Chairman for the Association of Ghana Industries (AGI), Afua Gyamfua Owusu Achiaw, has said industries will need a specialised package and arrangement with the interest rate to encourage local businesses.
“We are still accessing loans at high-interest rates. Interest rates for both industries and those buying to sell are the same, this is not fair.
It should be different and there should be special arrangements with industries to get lower interest rates to work and employ more local people.”
Some players in the automobile industry, for instance, have continuously called for lower interest rates at the banks.
According to them, lower rates of lending will make quality vehicles available on the Ghanaian market.
Chief Operating Officer for Rana Motors, Kassem Odaymat, says lower interest rates will reduce the number of substandard vehicles on the road.
“The cost of vehicles will be relatively cheaper; many people can now afford quality cars which will get rid-off rickety cars on our roads. Even the high numbers of accidents and deaths on our roads will be reduced”, he said.
This is when the Central Bank sets the maximum limit of lending rate above which it becomes illegal for a financial institution to charge.
Interest rate ceilings can be justified on the basis that financial institutions are making excessive profits by charging high interest rates to clients.
The Central Bank’s intervention is, therefore, required to protect vulnerable clients from predatory lending practices.
In implementing a cap, the Central bank will incentivise lenders to push out the supply curve and increase access to credit while bringing down lending rates, assuming the cap is set below the market equilibrium.
Kenya, for instance, has adopted interest rate capping since 2016. Its interest capping law became operational in September 2016.

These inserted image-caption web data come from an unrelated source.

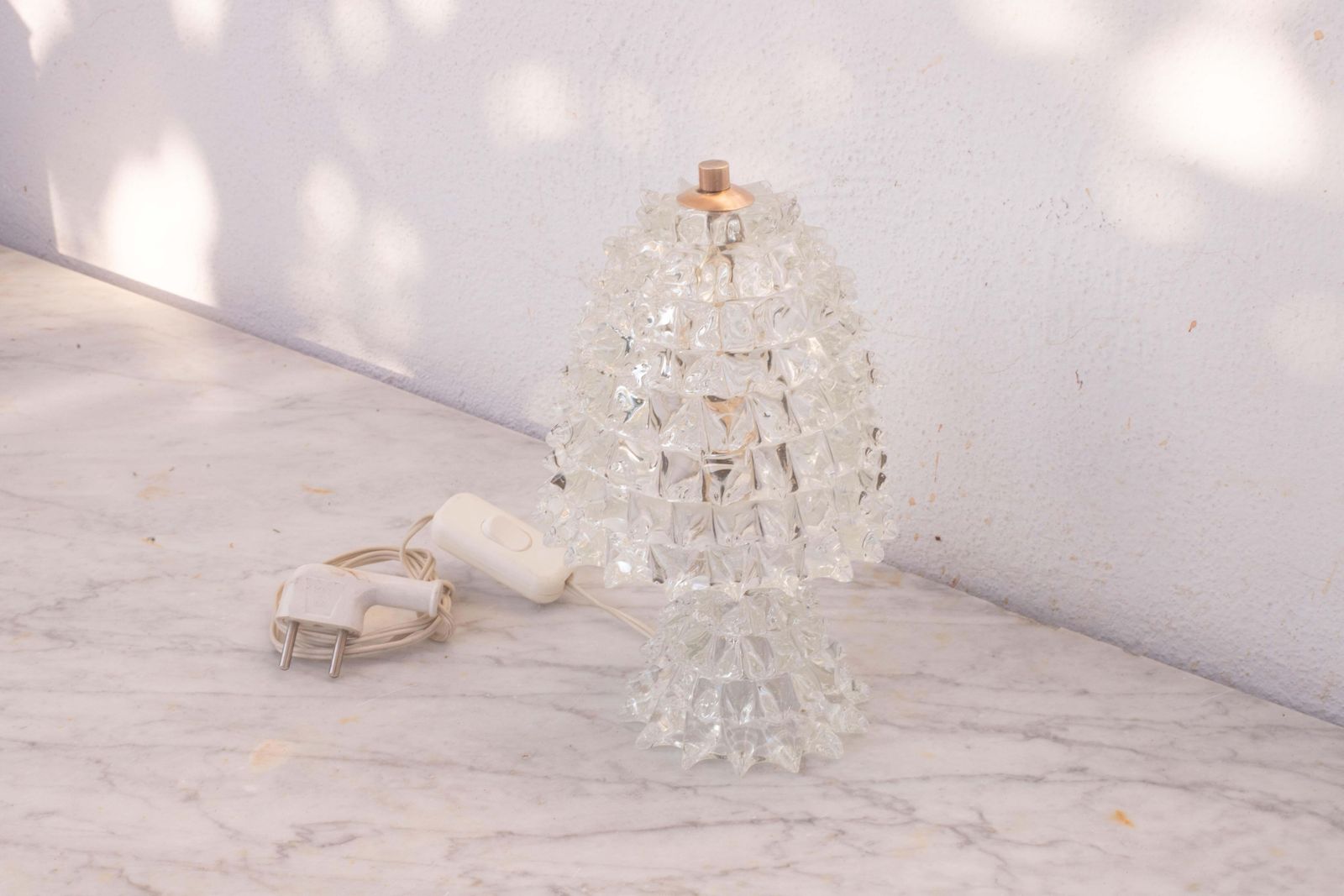 Elegant Table Lamp In Rostrato Murano Glass Vase For Barovier & Toso, 1950s photo buy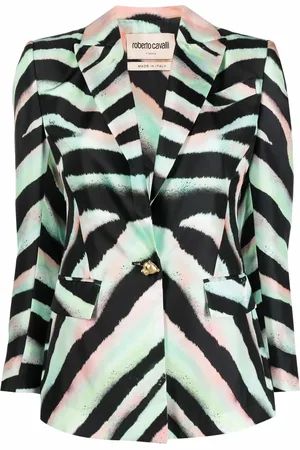 Roberto Cavalli Zebra-print silk blazer
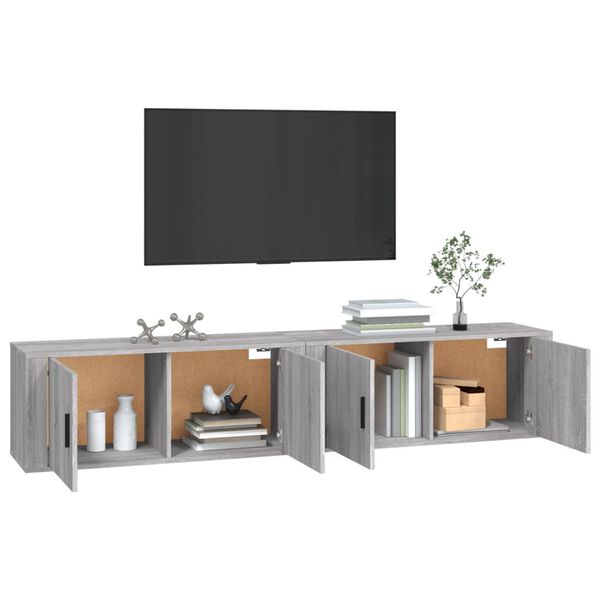 vidaXL TV-Wandschr&auml;nke 2 Stk. Grau Sonoma 100x34,5x40 cm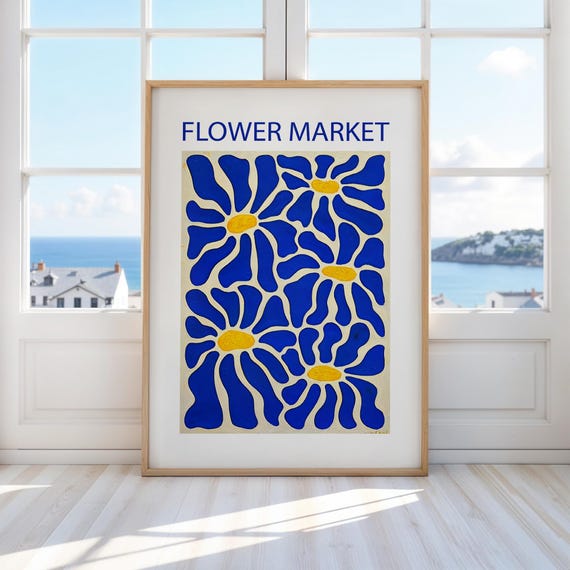 Blue Floral Matisse Print Modern Flower Market Poster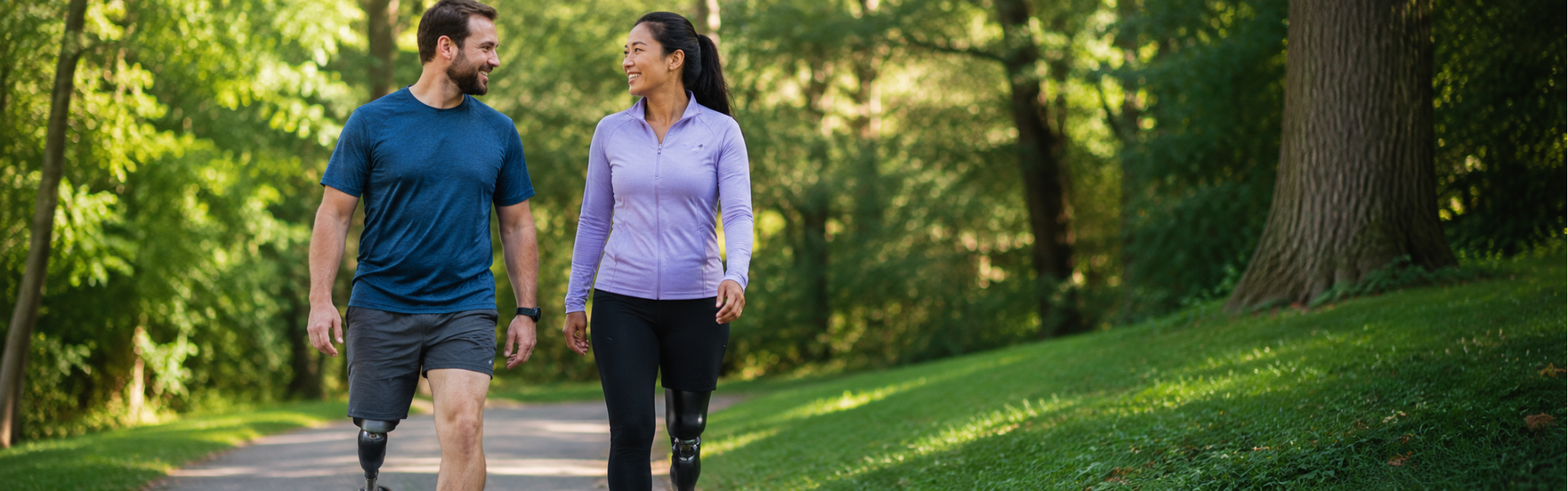 Two people with limb differences walk together along a tree-lined park path.
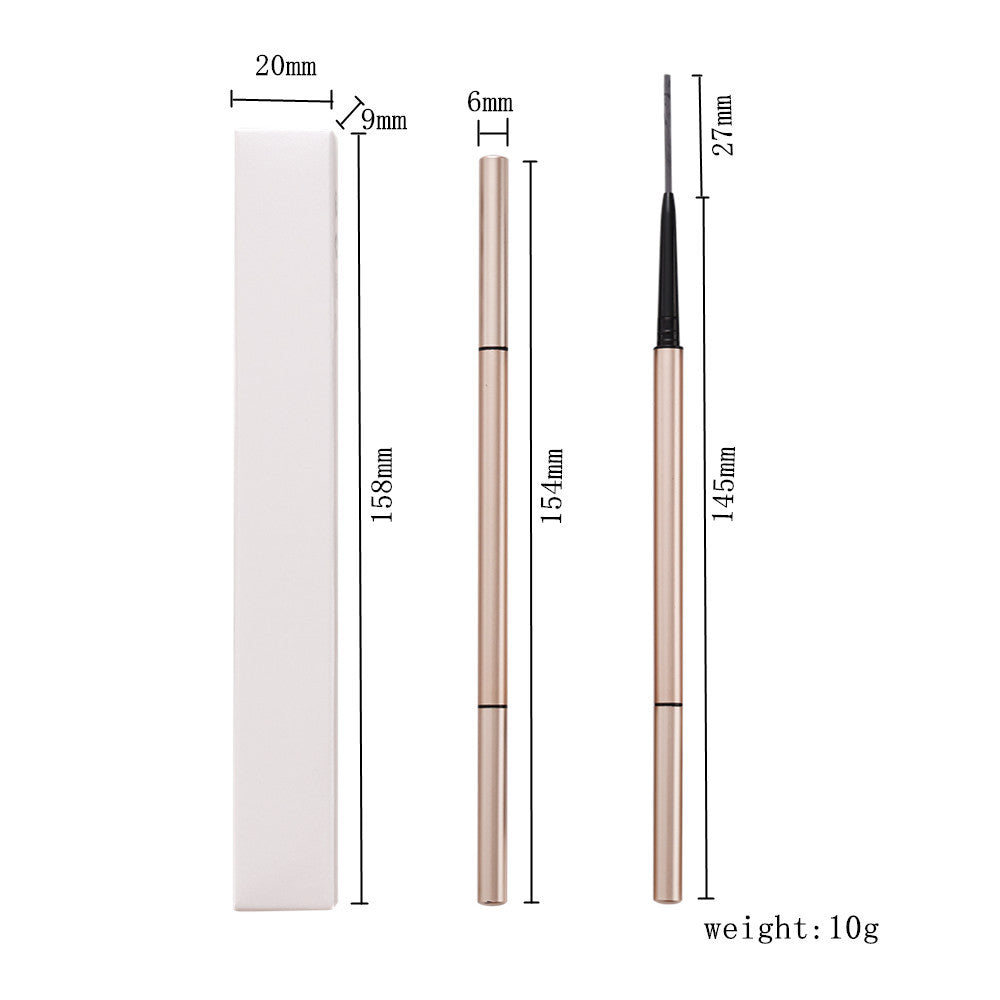 7 Color Slim Eyebrow Pencil Brow Pen Long Lasting Waterproof Gold Tube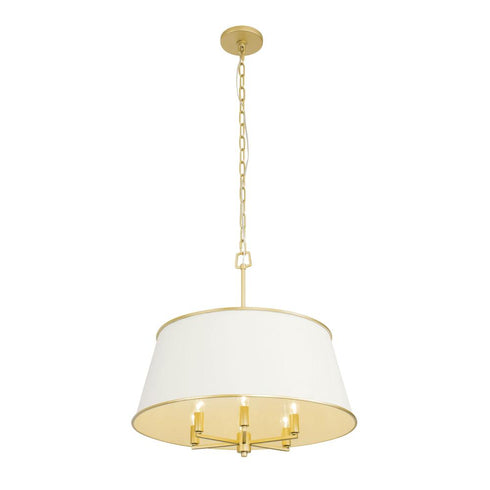 Varaluz Coco 6 Light Pendant Matte Whit French Gold Model: 364P06MWFG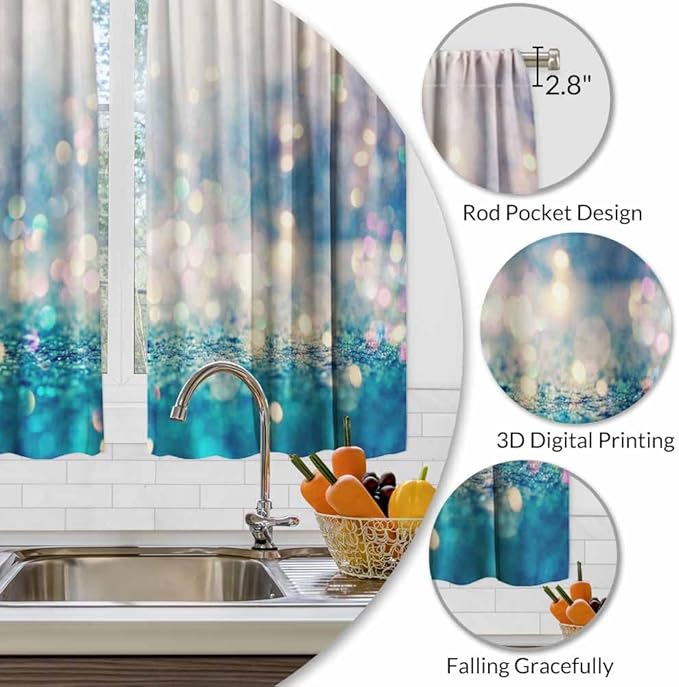 Blue Glitter Pattern Kitchen Curtains Beautiful Abstract Shiny Light Blur Bokeh Short Tier Curtains for Bathroom Cafe Small Window Drapes Treatment 2 Panels (27.5x39 Inch)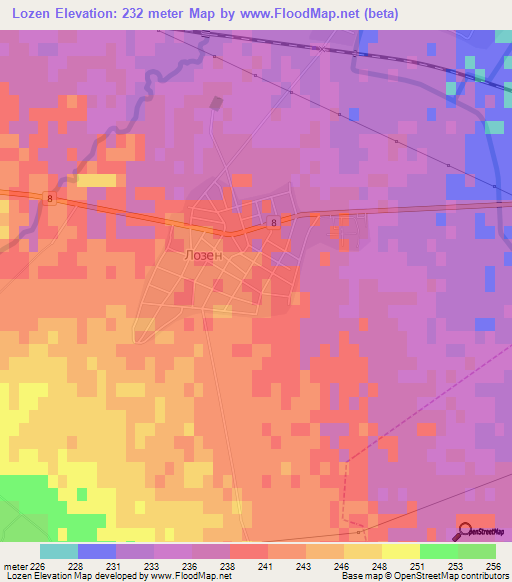 Lozen,Bulgaria Elevation Map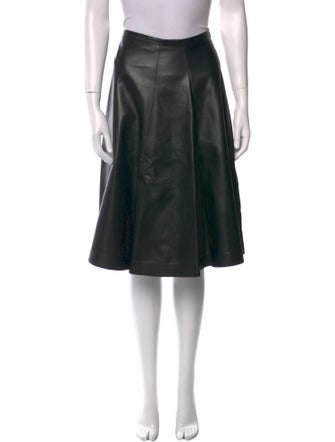 Burberry London Leather Knee-Length Skirt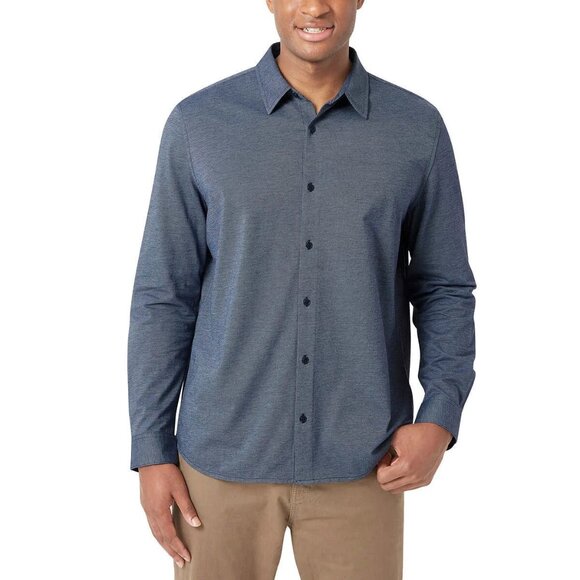 Dkny Other - DKNY Men's Size XL Long Sleeve Knit Button Up Blue Sport Shirt NWT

It was implemented following concerns raised by the public regarding the high cost of credit in Kenya, which was seen as a hindrance to credit access by a large segment of the population.
Kenya’s lending rate is now 13.64 per cent as of December 2017 from a high rate of about 32 per cent. This has resulted in increased demand for credit.
Benefits of Interest Capping
Capping the lending rate will help the banks to reduce the percentage of non-
performing loans as borrowers can now afford to pay the lower interest rate.
This will in the long effect reduce the incidence of high loan defaulting rate.
It will also force the banks to do better due diligence on the credits they grant because they might not recover the bad loans from the higher interest rate.
It is observed that high interest rates among Ghanaian banks are a function of the high operating cost which banks have self-inflicted.
“Whilst banks in Asia and Latin America are investing in cost savers, some banks in Ghana keep on adding cost to their operations. In most countries, for example, high school graduates are bank tellers. In Ghana, it is possible to find masters holders as tellers in most banks. This will undoubtedly increase the cost of operations,” Mr Asamoah said.
He adds that the cap should be made in such a way that it will not affect the Central bank’s monetary policy.
“For example, it could be set as not more than 4 percentage point above the policy rate”.
This will give room to the Central bank to adjust the policy rate upwards as and when the need arises for the Central bank to use its monetary policy to achieve its objectives.
Again, to effectively implement the cap, the centre is recommending the rates of government’s treasury bills or securities should be reduced further to make it unattractive to the banks.
This move will ensure that the cap in interest rate does not lead to a reduction in financial intermediation and a shift towards the purchase of government security by the banks.